━━━━━ EXTRAIT DE PAGE

«L’affrontement israélo-arabe mobilise, la crise syrienne divise»


Nous avons interrogé le chercheur et politologue français François Burgat à propos du différentiel d’indignation exprimée s’agissant d’une part des intenses bombardements israéliens sur la bande de Gaza pendant quatre semaines et, de l’autre, des tueries quotidiennes en Syrie depuis trois ans.

On a rarement vu de telles mobilisations dans le monde en faveur des Gazaouis sous les bombes. Pourtant les révoltés syriens ont été victimes de massacres pires encore de la part du régime sans qu’on voie des foules indignées envahir les rues en Occident, pourquoi, à votre avis?

La dénonciation de la politique américano-israélienne unit. La lecture de la crise syrienne divise. L’affrontement israélo-arabe mobilise depuis toujours deux camps clairement identifiés, dont les acteurs et les argumentaires n’ont pas sensiblement évolué. Le camp dit «propalestinien» se superpose presque parfaitement à la vaste mouvance «anti-impérialiste», héritière d’une longue tradition d’opposition à la politique étrangère des États-Unis. La dénonciation de la politique israélienne est d’autant plus naturelle qu’elle a le plus souvent valeur de critique d’une classe politique qui, à droite comme à gauche, penche le plus souvent du côté israélien. Uni dans sa condamnation d’Israël et de ses alliés, ce camp «anti-impérialiste» est en revanche divisé moins sur la légitimité de l’opposition syrienne que sur la cohorte hétéroclite de ses alliés, arabes aussi bien qu’occidentaux. La révolte syrienne est en effet intervenue au lendemain d’un profond bouleversement de l’échiquier international. Celui qui a vu les diplomaties occidentales abandonner leur soutien inébranlable aux régimes autoritaires (en Tunisie et en Égypte notamment) pour mettre, assez cyniquement, leurs ambitions dans le panier du soutien aux révolutionnaires arabes. Le trouble généré par ce revirement a été accru par le fait que les Occidentaux, qui avaient boudé jusqu’à la dernière minute les protestations des Tunisiens et des Égyptiens, s’en sont pris pour inaugurer leur nouvelle politique à deux régimes (libyen et syrien) qui leur étaient tous deux traditionnellement hostiles, tout particulièrement sur la question palestinienne. Considérant qu’il a été en fait plus verbal qu’effectif (à la différence de celui de la Russie ou de l’Iran au régime), le soutien occidental s’est ainsi avéré plus préjudiciable qu’autre chose à l’opposition syrienne. On serait même tenté de dire qu’il a constitué à certains égards, pour l’opposition syrienne, un véritable «baiser de la mort». Nombreux sont les militants «anti-impérialistes» – tout particulièrement s’ils sont coupés du terrain syrien – qui hésitent en effet à joindre dans la lutte contre Bachar leurs efforts à ceux (Obama, Cameron, Hollande) qu’ils combattent depuis toujours. Comment aider des révolutionnaires si cela implique de se trouver dans le camp de Bernard Henri Lévy, pour ne rien dire de l’émir du Qatar ou du roi d’Arabie?

━━━━━━━━━━
━━━━━ DONNÉES ENREGISTRÉES

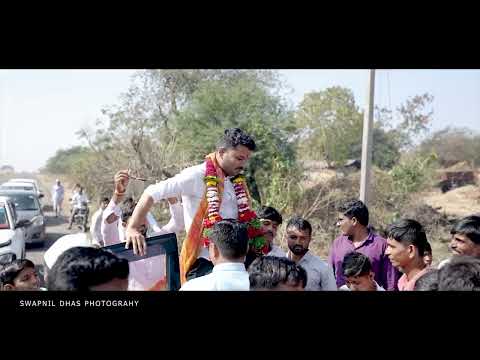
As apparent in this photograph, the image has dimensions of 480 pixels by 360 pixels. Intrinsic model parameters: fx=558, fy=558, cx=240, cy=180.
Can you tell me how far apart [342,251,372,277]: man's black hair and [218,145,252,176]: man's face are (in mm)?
894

━━━━━━━━━━

#### [TRAVAIL À FAIRE]
1 – Quelles sont toutes les personnes désignées par leur nom dans l'entretien avec François Burgat ?
2 – Répondez à ces questions sur l'entretien avec François Burgat :
(a) Pendant combien de temps les bombardements israéliens sur la bande de Gaza ont-ils duré ?
(b) Depuis combien de temps les tueries quotidiennes en Syrie ont-elles lieu ?
(c) Quels deux pays ont apporté au régime syrien un soutien plus effectif que celui des Occidentaux ?
3 – Prolongez l'entretien avec François Burgat à partir de sa dernière phrase.

#### [CORRIGÉ]
1 –
François Burgat
Bachar
Obama
Cameron
Hollande
Bernard Henri Lévy

2 –
(a) Quatre semaines.
(b) Trois ans.
(c) La Russie et l'Iran.

3 –
Il y a eu depuis trois ans beaucoup de condamnations verbales des horreurs en Syrie de la part des dirigeants de la «communauté internationale» et finalement assez peu à Gaza. La critique d’Israël reste contrainte?

C’est bien le problème. Nombre de militants hésitent à descendre dans la rue pour défendre l’opposition syrienne car ils ont le sentiment que cela revient à soutenir la politique de Hollande! Ils considèrent en quelque sorte qu’une mobilisation populaire aussi légitime que peut l’être la révolte syrienne est devenue infréquentable par le seul fait que des forces politiques illégitimes ont décidé d’essayer d’en tirer profit. Funeste est leur erreur d’analyse bien sûr, est-il besoin de le redire?

La critique d’Israël serait-elle contrainte…? Bien sûr et c’est peu dire! Journalistes, chercheurs, hommes politiques… La liste est longue de tous ceux qui pourraient témoigner des rigueurs multiformes de cette «contrainte»…

Les opinions publiques ne sont-elles pas troublées par l’apparition et par les succès des djihadistes en Syrie (et Irak), qui donnent de la révolte syrienne une image atroce (exécutions, crucifixions, etc.)?

Bien sûr! C’est en fait la question de l’islam politique tout entière qui est au cœur de la suspicion montante des Occidentaux à l’égard des printemps arabes. Sur le registre du «on vous l’avait bien dit», la très réelle et très inquiétante montée en puissance des djihadistes est seulement venue amplifier la réticence d’une écrasante majorité des opinions européennes à l’égard des élus des urnes des printemps arabes et partant, pour certains, à l’égard des printemps dans leur principe même. Nous n’avons sans doute pas assez pris conscience que le quasi-unanimisme européen (si tardif qu’il fût) devant le printemps tunisien était moins fondé sur la chute de Ben Ali que – supposément bien sûr, car l’erreur était de taille – sur la croyance que les islamistes, réputés absents des rangs des révolutionnaires, venaient de sortir de l’histoire.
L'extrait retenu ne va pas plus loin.